═══ TEKST DO CZYTANIA

Fot. PAP
Fot. PAP

To nowy faworyt dla PiS w roli prezydenta. Jego akcje rosną

Redakcja Redakcja Wybory Obserwuj temat Obserwuj notkę 174
Prezes IPN Karol Nawrocki jest coraz częściej wymieniany jako ewentualny kandydat PiS na prezydenta. Pracownicy instytucji obawiają się, że jego start w wyborach przyspieszy jej przyjęcie przez obecną koalicję rządową pod wodzą premiera Donalda Tuska.

Nawrocki kandydatem na prezydenta? Niepokój w IPN

Portal Onet.pl wskazuje, że prezes Instytutu Pamięci Narodowej wysuwa się na prowadzenie w wyścigu o kandydaturę na prezydenta RP z ramienia PiS. Podobne informacje przekazuje "Rzeczpospolita". Nawrockiego uwiarygodnił niedawny atak na łamach "Gazety Wyborczej" ze strony Piotra Głuchowskiego. Historyk jest bardzo aktywny w mediach społecznościowych. Byłby akceptowalny nie tylko dla elektoratu PiS, ale też Konfederacji, bez którego nie da się wygrać drugiej tury.

W IPN nie ma jednak radości. Pracownicy instytucji boją się czystek, a nawet jej możliwej likwidacji.

- Sam kibicuję prezesowi, ale obawiam się, że jego ewentualny start rozpocznie niespokojny okres dla instytutu. Obecna władza właściwie od lat ostrzy sobie zęby na IPN i tylko czeka na taki pretekst - powiedział Onetowi jeden z pracowników IPN.

Nawrocki biorąc udział w kampanii prezydenckiej musiałby prawdopodobnie zrezygnować z szefowania IPN. A to otwierałoby parlamentowi drogę do wyboru nowego prezesa. "W obydwu izbach większość ma koalicja 15 października. Kluczowe jest jednak to, że wyłączne prawo zgłaszania kandydata ma Kolegium IPN, a tam zdecydowaną większość mają ludzie związani z PiS" - czytamy w Onecie.

══════
═══ DOSTARCZONE WIERSZE

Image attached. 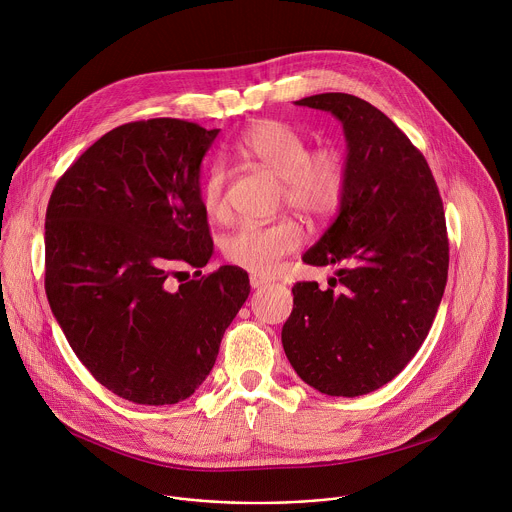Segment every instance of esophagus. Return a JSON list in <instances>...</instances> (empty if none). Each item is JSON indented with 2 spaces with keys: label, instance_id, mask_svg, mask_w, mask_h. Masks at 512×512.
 <instances>
[{
  "label": "esophagus",
  "instance_id": "obj_1",
  "mask_svg": "<svg viewBox=\"0 0 512 512\" xmlns=\"http://www.w3.org/2000/svg\"><path fill=\"white\" fill-rule=\"evenodd\" d=\"M249 281H251V287H253V289H259V287H265V285L273 283L275 277L263 275V273H251V275H249Z\"/></svg>",
  "mask_w": 512,
  "mask_h": 512
}]
</instances>
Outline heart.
<instances>
[{"label": "heart", "instance_id": "obj_1", "mask_svg": "<svg viewBox=\"0 0 512 512\" xmlns=\"http://www.w3.org/2000/svg\"><path fill=\"white\" fill-rule=\"evenodd\" d=\"M239 152L281 180V202L310 218L332 216L346 194L348 162L332 145L310 150L308 139L291 125L275 119L253 123L239 139ZM229 174L212 166L202 184V206L212 221H227ZM304 241L302 225L291 216L273 223H245L223 243L225 257L243 269L269 273Z\"/></svg>", "mask_w": 512, "mask_h": 512}]
</instances>
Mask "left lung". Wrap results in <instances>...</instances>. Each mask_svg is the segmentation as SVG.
Listing matches in <instances>:
<instances>
[{
	"instance_id": "obj_1",
	"label": "left lung",
	"mask_w": 512,
	"mask_h": 512,
	"mask_svg": "<svg viewBox=\"0 0 512 512\" xmlns=\"http://www.w3.org/2000/svg\"><path fill=\"white\" fill-rule=\"evenodd\" d=\"M296 105L342 123L348 186L334 223L302 257L342 269L328 289L291 287L281 342L316 391L367 395L407 367L440 308L450 263L444 204L421 152L377 107L346 93Z\"/></svg>"
}]
</instances>
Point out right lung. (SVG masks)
<instances>
[{"label":"right lung","instance_id":"add662e5","mask_svg":"<svg viewBox=\"0 0 512 512\" xmlns=\"http://www.w3.org/2000/svg\"><path fill=\"white\" fill-rule=\"evenodd\" d=\"M218 131L170 117L119 125L62 174L46 208L52 314L89 373L139 405L188 399L249 298L233 265L172 281L176 263L212 255L200 166Z\"/></svg>","mask_w":512,"mask_h":512}]
</instances>
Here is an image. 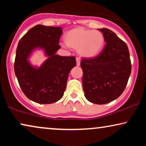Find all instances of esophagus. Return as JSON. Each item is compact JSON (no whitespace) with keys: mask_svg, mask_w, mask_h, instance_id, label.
I'll list each match as a JSON object with an SVG mask.
<instances>
[{"mask_svg":"<svg viewBox=\"0 0 146 146\" xmlns=\"http://www.w3.org/2000/svg\"><path fill=\"white\" fill-rule=\"evenodd\" d=\"M76 65L78 66H79L80 65V60L78 58H76Z\"/></svg>","mask_w":146,"mask_h":146,"instance_id":"esophagus-1","label":"esophagus"}]
</instances>
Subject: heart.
I'll return each instance as SVG.
<instances>
[{"label":"heart","instance_id":"b5f03b06","mask_svg":"<svg viewBox=\"0 0 146 146\" xmlns=\"http://www.w3.org/2000/svg\"><path fill=\"white\" fill-rule=\"evenodd\" d=\"M64 41L68 46L77 50L82 57L91 58L100 52L104 46L105 38L100 31L77 27L65 34Z\"/></svg>","mask_w":146,"mask_h":146}]
</instances>
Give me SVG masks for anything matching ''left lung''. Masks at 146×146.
I'll use <instances>...</instances> for the list:
<instances>
[{
	"mask_svg": "<svg viewBox=\"0 0 146 146\" xmlns=\"http://www.w3.org/2000/svg\"><path fill=\"white\" fill-rule=\"evenodd\" d=\"M103 33L106 45L92 58L82 59V86L88 100L104 104L117 99L126 86L131 70L126 44L108 29H98Z\"/></svg>",
	"mask_w": 146,
	"mask_h": 146,
	"instance_id": "8db88e82",
	"label": "left lung"
}]
</instances>
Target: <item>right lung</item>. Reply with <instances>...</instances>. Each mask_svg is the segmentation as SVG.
<instances>
[{"mask_svg": "<svg viewBox=\"0 0 146 146\" xmlns=\"http://www.w3.org/2000/svg\"><path fill=\"white\" fill-rule=\"evenodd\" d=\"M62 28L36 25L20 40L16 52L15 72L26 96L35 102L47 104L60 100L66 88L69 73L76 64L74 56L56 54ZM41 49L47 57L40 66L29 58Z\"/></svg>", "mask_w": 146, "mask_h": 146, "instance_id": "right-lung-1", "label": "right lung"}]
</instances>
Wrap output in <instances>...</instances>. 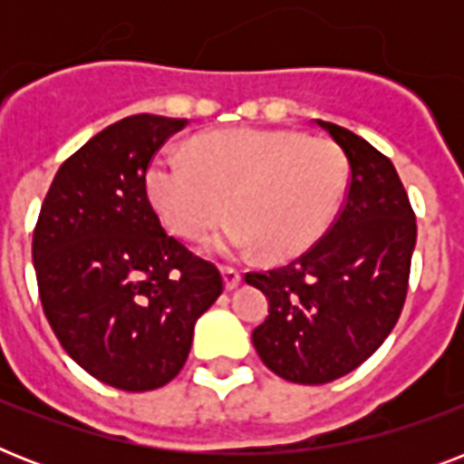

══════

ZESTAW ZADAŃ:
• A. Podaj jako listę JSON ciągów znaków fragment wierszy od linii zawierającej „Target: <item>right lung</item>.” aż do końca wierszy, z jednym elementem na każdą linię i bez pustych linii. Pomiń w odpowiedzi oznaczenia obrazów.
• B. Dopisz dalszy ciąg tekstu o Karolu Nawrockim, zaczynając od miejsca, w którym się on kończy.
Wiersze nie mają żadnego związku z tekstem o Karolu Nawrockim.

ODPOWIEDZI DO ZADAŃ:
• A.
[
  "Target: <item>right lung</item>. Reply with <instances>...</instances>. Each mask_svg is the segmentation as SVG.",
  "<instances>",
  "[{\"mask_svg\": \"<svg viewBox=\\\"0 0 146 146\\\" xmlns=\\\"http://www.w3.org/2000/svg\\\"><path fill=\\\"white\\\" fill-rule=\\\"evenodd\\\" d=\\\"M62 28L36 25L20 40L16 52L15 72L26 96L35 102L47 104L60 100L66 88L69 73L76 64L74 56L56 54ZM41 49L47 57L40 66L29 58Z\\\"/></svg>\", \"mask_w\": 146, \"mask_h\": 146, \"instance_id\": \"right-lung-1\", \"label\": \"right lung\"}]",
  "</instances>",
  "Wrap output in <instances>...</instances>. "
]

• B.
Nawrocki wśród nazwisk na kandydata PiS

Rozmówcy PAP wskazują, że choć na początku procesu wyłaniania kandydata, PiS analizowało kilkanaście nazwisk, to obecnie "na stole" są: szef klubu PiS, wiceprezes partii Mariusz Błaszczak, prezes IPN Karol Nawrocki, europoseł i były kandydat na prezydenta stolicy Tobiasz Bocheński, a także były wiceszef MSZ oraz szef Biura Polityki Międzynarodowej KPRP, obecnie poseł Marcin Przydacz.

"Nadal nie zapadła decyzja, czy to ma być stara twarz czy ktoś nowy" - powiedział PAP polityk PiS zbliżony do kierownictwa ugrupowania.

"To już końcówka badań. Za dwa, trzy tygodnie wąskie grono w kierownictwie powinno już wiedzieć, kto będzie kandydatem, a w połowie listopada powinniśmy go ogłosić" - zauważył jeden z działaczy PiS.

"Plan jest taki, by przedstawienie naszego kandydata nastąpiło symbolicznie, 11 listopada, ale sporo też zależy od drugiej strony, jak będzie rozwijała się sytuacja u nich" - zaznaczył inny z polityków PiS.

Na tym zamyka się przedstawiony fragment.